Demasiadas preguntas. De no haber sido inmortal, la perorata incesante del crío que llevaba del brazo me habría provocado un dolor de cabeza horrible, y aunque era muy consciente de que él, en realidad, no había hablado tanto, no podía evitar sentir absoluto disgusto por cada uno de los sonidos que escapaban de sus labios, fueran palabras o fueran simples quejidos de dolor. Su crimen no se limitaba únicamente a haber profanado una pintura que me pertenecía y a no haberse arrepentido de ello cuando había tenido la oportunidad; no, su crimen, en mi opinión, era su arrogancia, esa valiente ignorancia que parecía resultarle adecuada como excusa cuando, para mí, no lo era en absoluto, ¡ni por asomo! Podía escudarse en esa falta de conocimiento cuanto quisiera, pero la realidad era que, para mí, no serviría lo más mínimo, y aunque eso era algo que todavía él no podía saber, pronto terminaría descubriéndolo porque me aseguraría de que así fuera como que mi nombre actual era Amanda. Así pues, continué nuestro camino a aquel paso casi procesional, como si quisiera que nuestra actitud se pareciera lo más posible a un juicio divino como el que él iba a recibir por mi parte, y permanecí en obstinado silencio mientras él hablaba porque no deseaba responder a sus preguntas, y como tal era mi voluntad, así se hizo: la primera muestra de una autoridad que él iba a terminar conociendo quisiera o no. Sin distracciones, por tanto, Serge y yo nos adentramos en la oscuridad de la noche parisina hasta llegar, al cabo de un rato, a un edificio que estaba relativamente cerca de Notre Dame y que por fuera no era gran cosa: sólo una casa más, apenas diferente a las que tenía alrededor salvo por un par de detalles básicos que sólo se veían por dentro y que él descubrió en cuanto le obligué a cruzar el umbral.

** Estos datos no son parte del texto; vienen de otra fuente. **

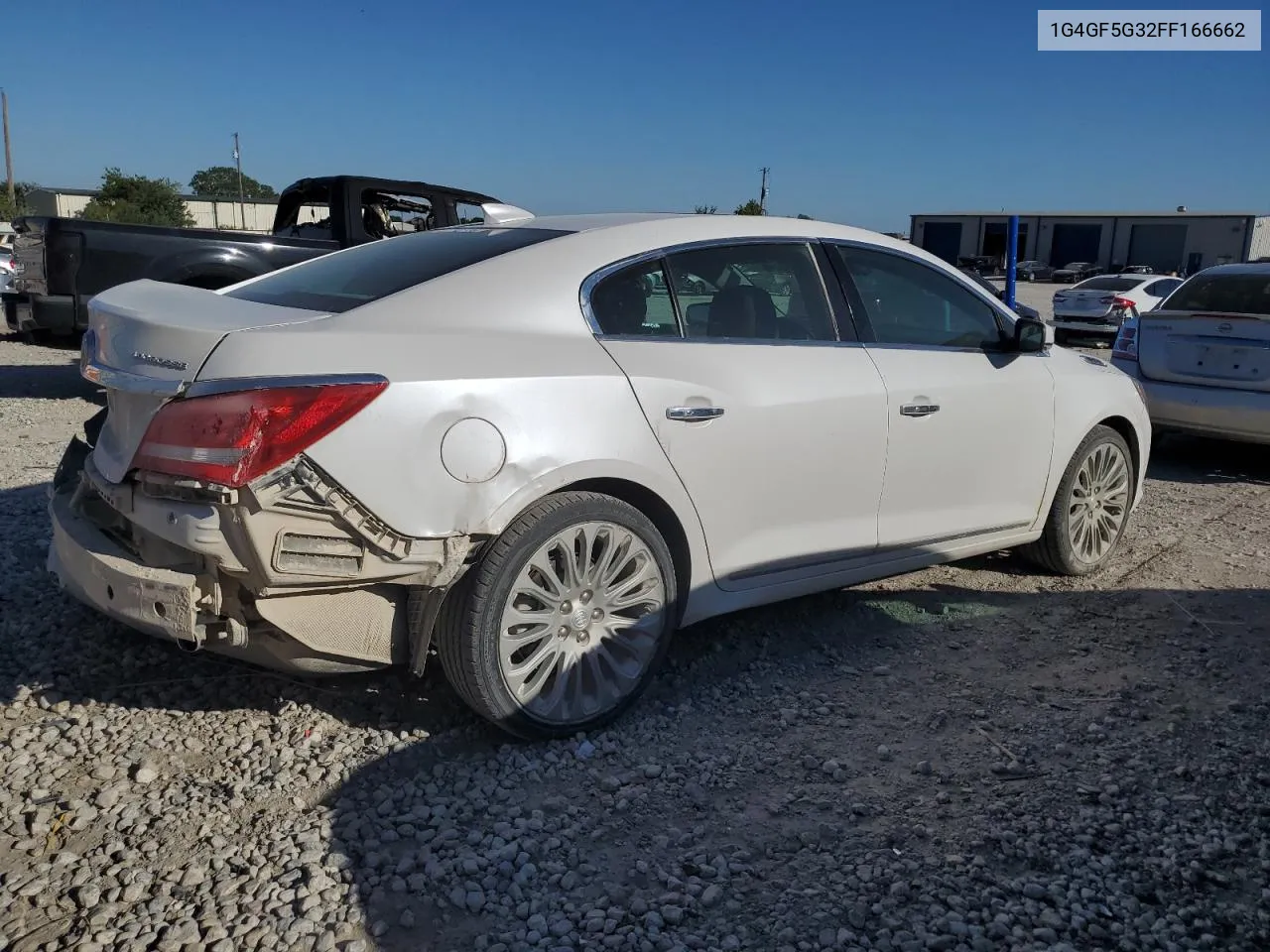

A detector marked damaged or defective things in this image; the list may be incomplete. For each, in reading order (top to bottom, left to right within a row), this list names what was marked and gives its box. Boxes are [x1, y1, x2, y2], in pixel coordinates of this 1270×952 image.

bent trunk lid [83, 280, 333, 480]
wrecked vehicle [5, 177, 500, 341]
wrecked vehicle [47, 212, 1151, 742]
damaged white sedan [52, 210, 1151, 738]
bent trunk lid [1135, 309, 1270, 391]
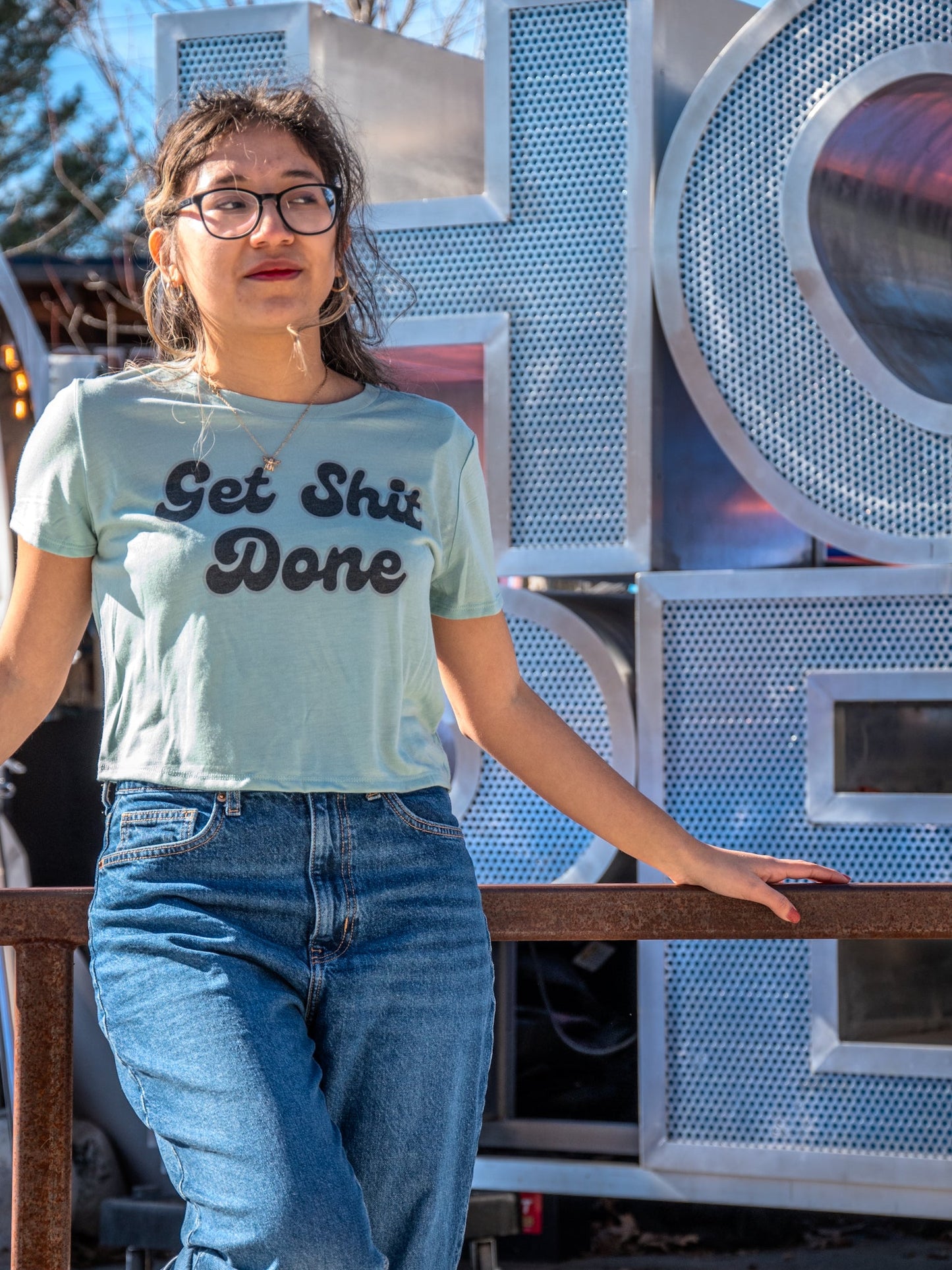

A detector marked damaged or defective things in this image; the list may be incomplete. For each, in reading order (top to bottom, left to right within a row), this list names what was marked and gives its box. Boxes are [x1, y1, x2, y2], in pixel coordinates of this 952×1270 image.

rusty metal railing [9, 884, 952, 1270]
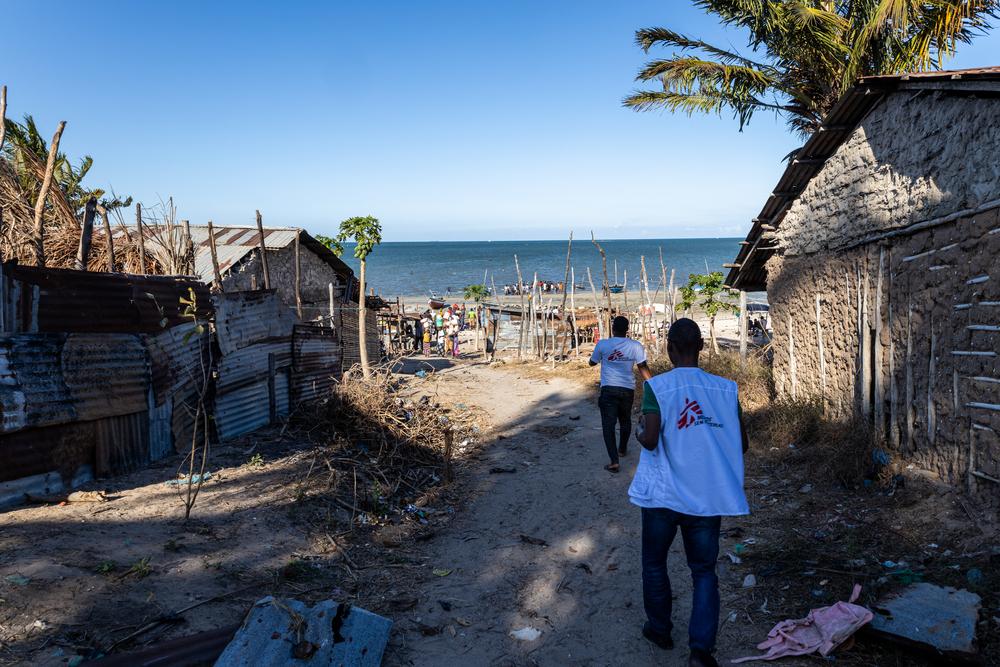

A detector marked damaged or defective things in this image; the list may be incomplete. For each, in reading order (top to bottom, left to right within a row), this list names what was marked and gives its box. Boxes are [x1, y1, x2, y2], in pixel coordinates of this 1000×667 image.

damaged structure [728, 68, 1000, 496]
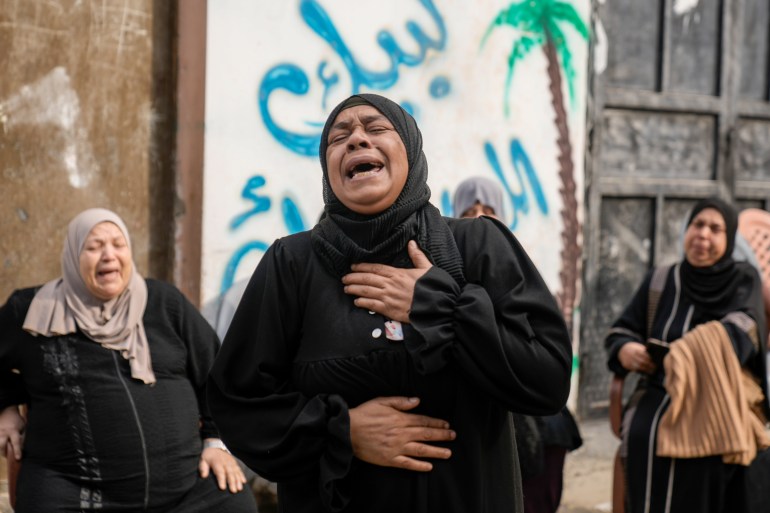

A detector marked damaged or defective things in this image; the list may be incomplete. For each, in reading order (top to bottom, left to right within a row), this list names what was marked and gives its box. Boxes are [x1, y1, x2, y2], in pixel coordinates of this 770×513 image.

rusty metal door [580, 0, 764, 418]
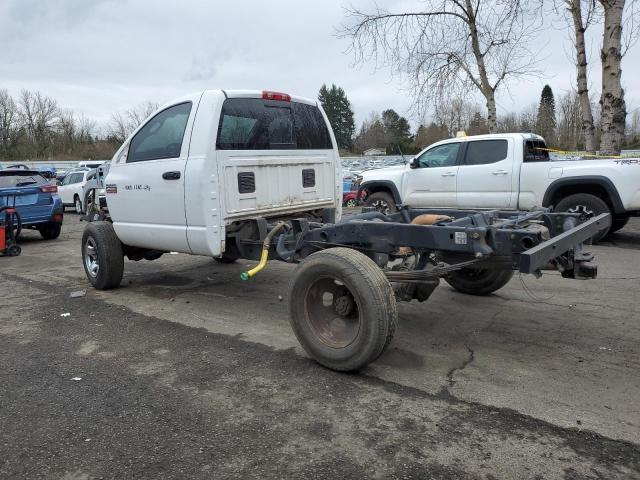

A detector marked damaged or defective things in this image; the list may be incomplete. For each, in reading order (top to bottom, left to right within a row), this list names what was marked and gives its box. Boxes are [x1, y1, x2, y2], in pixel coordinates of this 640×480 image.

cracked asphalt [1, 216, 640, 478]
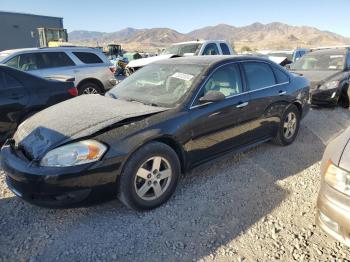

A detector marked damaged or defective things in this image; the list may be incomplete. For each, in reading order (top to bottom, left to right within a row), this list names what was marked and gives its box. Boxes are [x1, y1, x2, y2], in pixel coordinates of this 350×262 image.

damaged front bumper [0, 141, 123, 207]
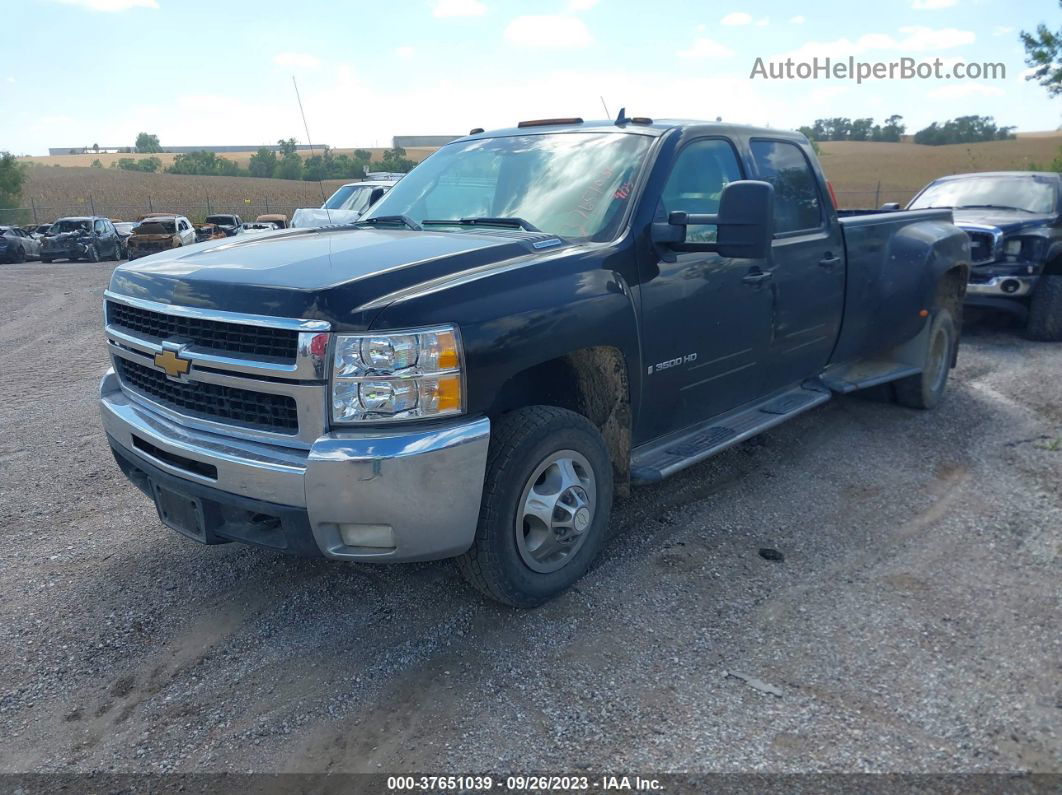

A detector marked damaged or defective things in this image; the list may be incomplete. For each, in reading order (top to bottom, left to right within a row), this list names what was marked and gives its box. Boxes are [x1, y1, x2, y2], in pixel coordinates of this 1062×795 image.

damaged vehicle [290, 179, 400, 229]
damaged vehicle [41, 216, 123, 262]
damaged vehicle [126, 215, 197, 262]
damaged vehicle [908, 171, 1062, 338]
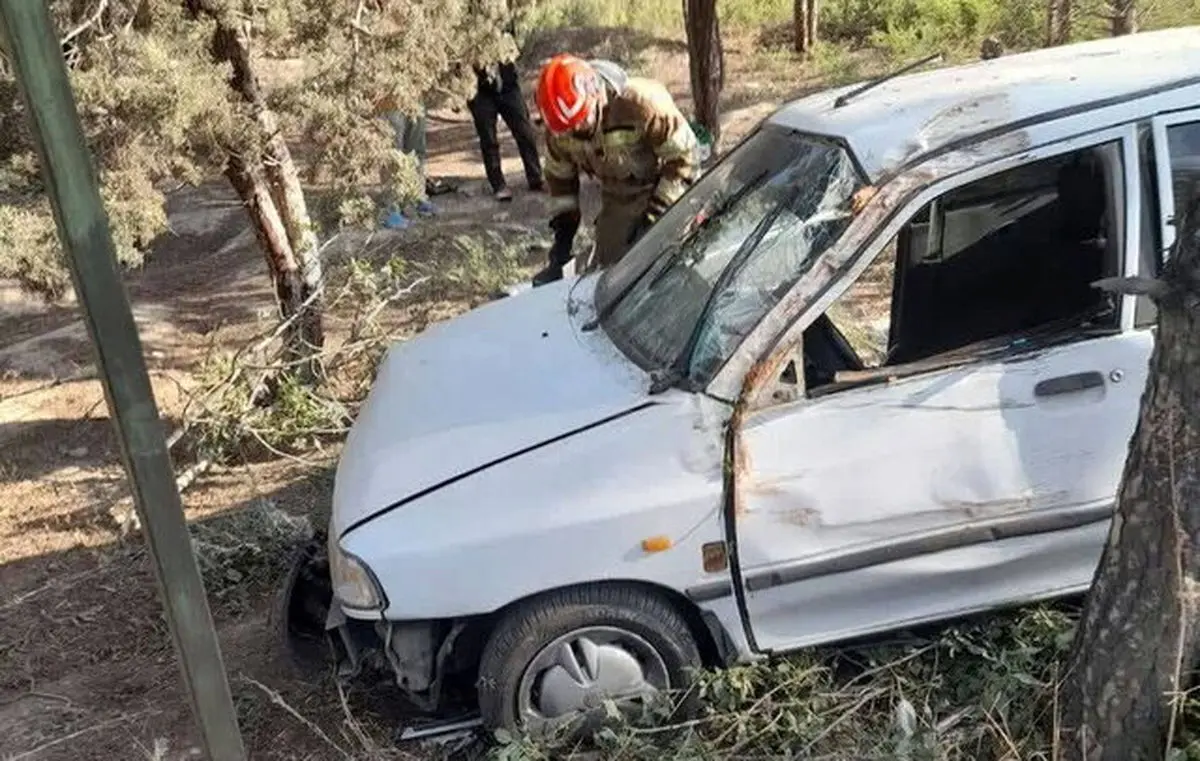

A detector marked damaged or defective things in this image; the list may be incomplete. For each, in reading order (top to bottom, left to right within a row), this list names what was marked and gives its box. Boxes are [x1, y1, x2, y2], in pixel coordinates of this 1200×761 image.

cracked windshield [597, 126, 864, 384]
shattered windshield [597, 125, 864, 388]
crashed white car [283, 26, 1200, 729]
damaged car door [729, 124, 1152, 652]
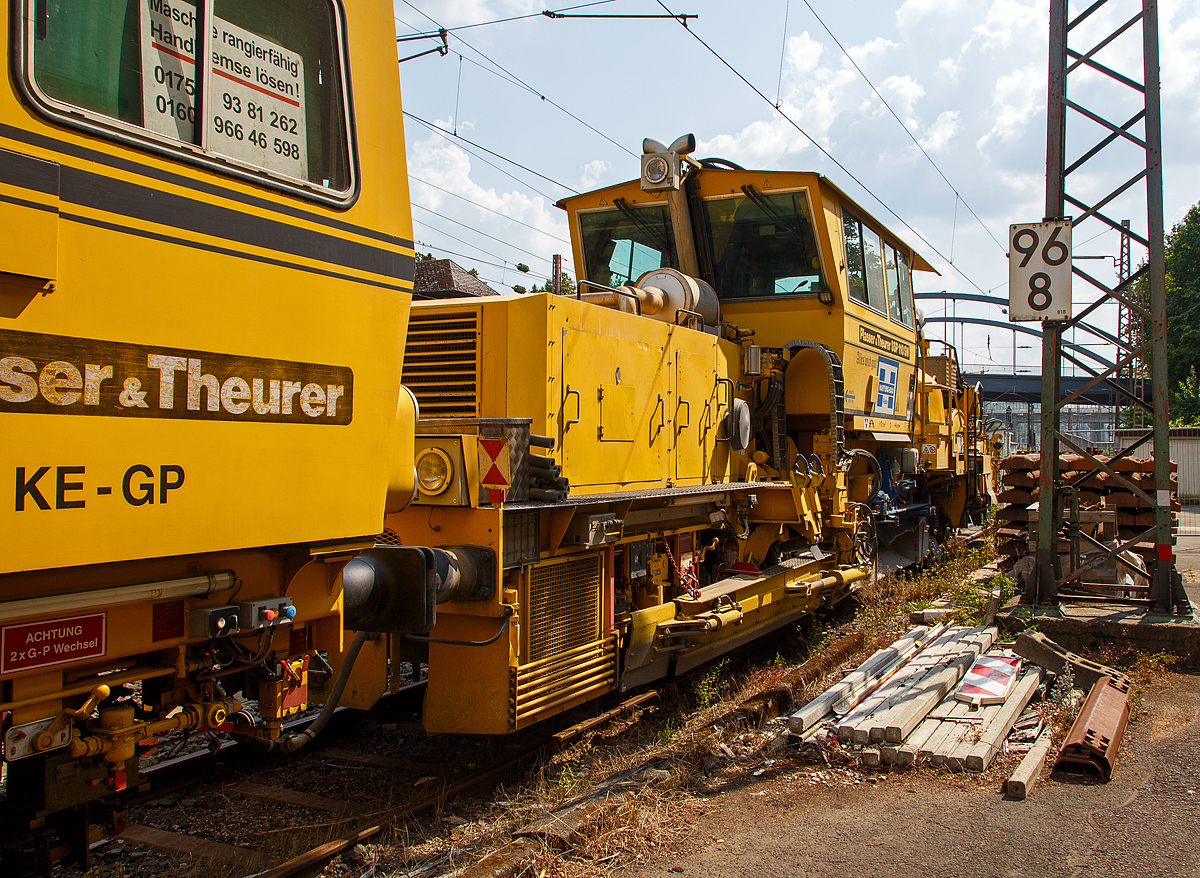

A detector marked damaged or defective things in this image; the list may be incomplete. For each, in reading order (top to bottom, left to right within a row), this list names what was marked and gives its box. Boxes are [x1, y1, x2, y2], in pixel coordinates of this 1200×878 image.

rusty rail piece [244, 690, 657, 878]
rusty rail piece [1056, 671, 1128, 782]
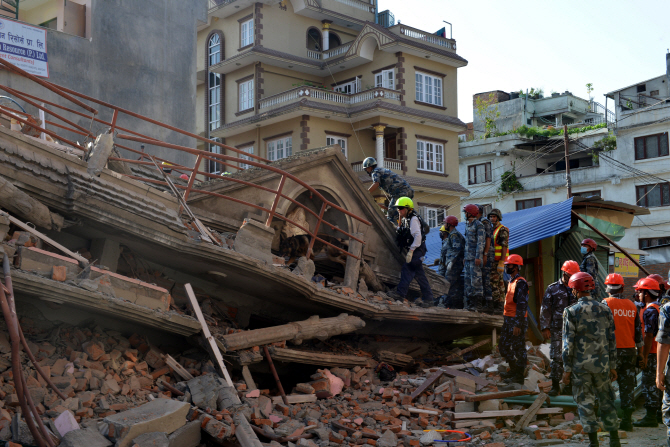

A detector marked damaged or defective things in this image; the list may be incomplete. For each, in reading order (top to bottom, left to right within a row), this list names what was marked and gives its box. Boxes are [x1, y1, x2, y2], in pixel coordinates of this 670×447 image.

earthquake damage [0, 60, 604, 447]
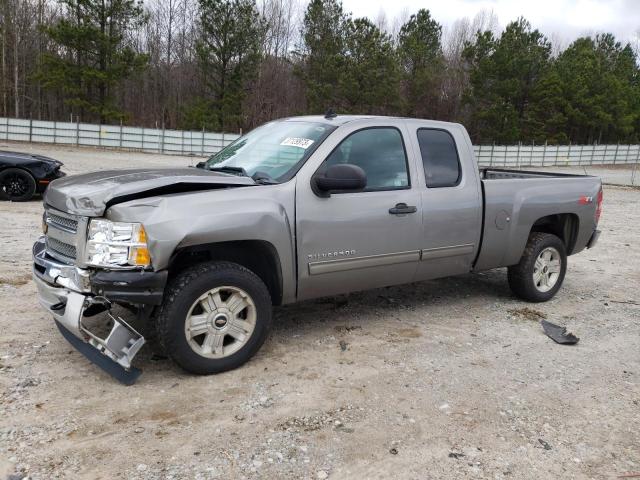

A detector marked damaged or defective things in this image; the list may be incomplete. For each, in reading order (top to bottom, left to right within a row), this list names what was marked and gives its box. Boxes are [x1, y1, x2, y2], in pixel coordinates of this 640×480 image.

damaged front bumper [33, 238, 148, 384]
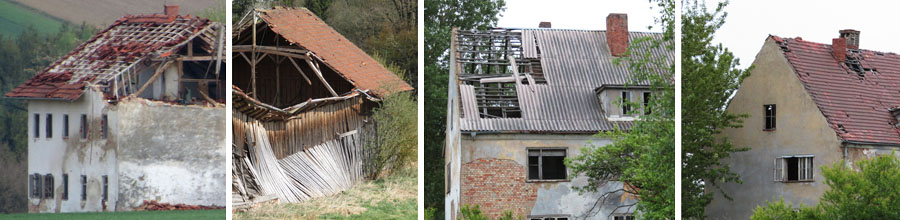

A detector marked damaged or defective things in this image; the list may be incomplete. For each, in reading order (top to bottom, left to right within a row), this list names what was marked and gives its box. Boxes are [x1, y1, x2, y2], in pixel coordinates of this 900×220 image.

peeling paint wall [27, 88, 118, 212]
rusty metal roof sheet [7, 12, 214, 100]
peeling paint wall [113, 99, 225, 210]
rusty metal roof sheet [250, 7, 412, 97]
peeling paint wall [458, 133, 632, 219]
rusty metal roof sheet [458, 29, 668, 132]
peeling paint wall [712, 37, 844, 218]
rusty metal roof sheet [772, 36, 900, 145]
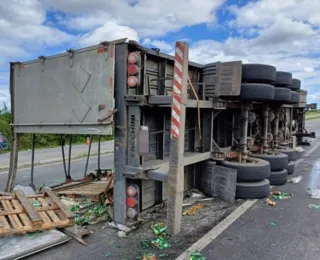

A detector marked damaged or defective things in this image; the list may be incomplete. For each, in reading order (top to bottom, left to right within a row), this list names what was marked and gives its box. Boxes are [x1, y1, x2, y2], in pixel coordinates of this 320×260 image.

– Por lo pronto, vienes aquí. – afirmé, cerrando la puerta detrás de nosotros. La pesada hoja de madera cortó, con su movimiento, con toda la luz que provenía del exterior, y me obligó a encender las velas que contenía el candelabro con el que después me hice, obligándonos a ambos a una semioscuridad en la que yo me sentía mucho más cómoda que él, como era de esperar por mi naturaleza. – Te recomiendo que te mantengas todo lo cerca que seas capaz, Serge, esto es un laberinto y no querría ser responsable de que te pierdas. – advertí, con una preocupación tan falsa en la voz que en cuanto terminé de hablar se me escapó una risa casi cantarina, de no ser por la crueldad que hasta yo misma capté porque no dejaba de regodearme en ella. Permitiéndole aún unos segundos de margen, comencé a caminar en dirección hacia la puerta que teníamos enfrente en aquel largo pasillo y que sólo se podía abrir con una llave que yo poseía; en cuanto él me siguió, nos adentramos en la estancia y empezamos a caminar, escaleras abajo, hasta que pronto quedó muy claro que eso no era un sótano cualquiera, sino una de las muchas entradas que tenían las Catacumbas de París. – La eternidad, esa trascendencia en el tiempo que buscas con absoluta desesperación y con aún mayor alevosía, tiene un precio muy claro: la oscuridad. – expliqué. Parecía evidente para cualquiera que conocía mi raza que no podíamos salir al sol o, de lo contrario, estallaríamos en llamas, pero aunque ese conocimiento resultaba casi vox populi, no lo eran tanto las implicaciones de despedirse del amanecer y de la luz del astro rey por siempre, de modo que esa sería mi primera lección. – Vas a pagar las consecuencias de los actos, sí, y empezarás haciéndolo así: preso en las Catacumbas, sin ver la luz ni conocer la compañía, hasta que yo decida que ya basta. – anuncié, y para asegurarme de que se cumplía mi voluntad lo conduje hasta una cueva que, decorada con esqueletos de las personas que habían encontrado allí su descanso, se convertiría en su celda.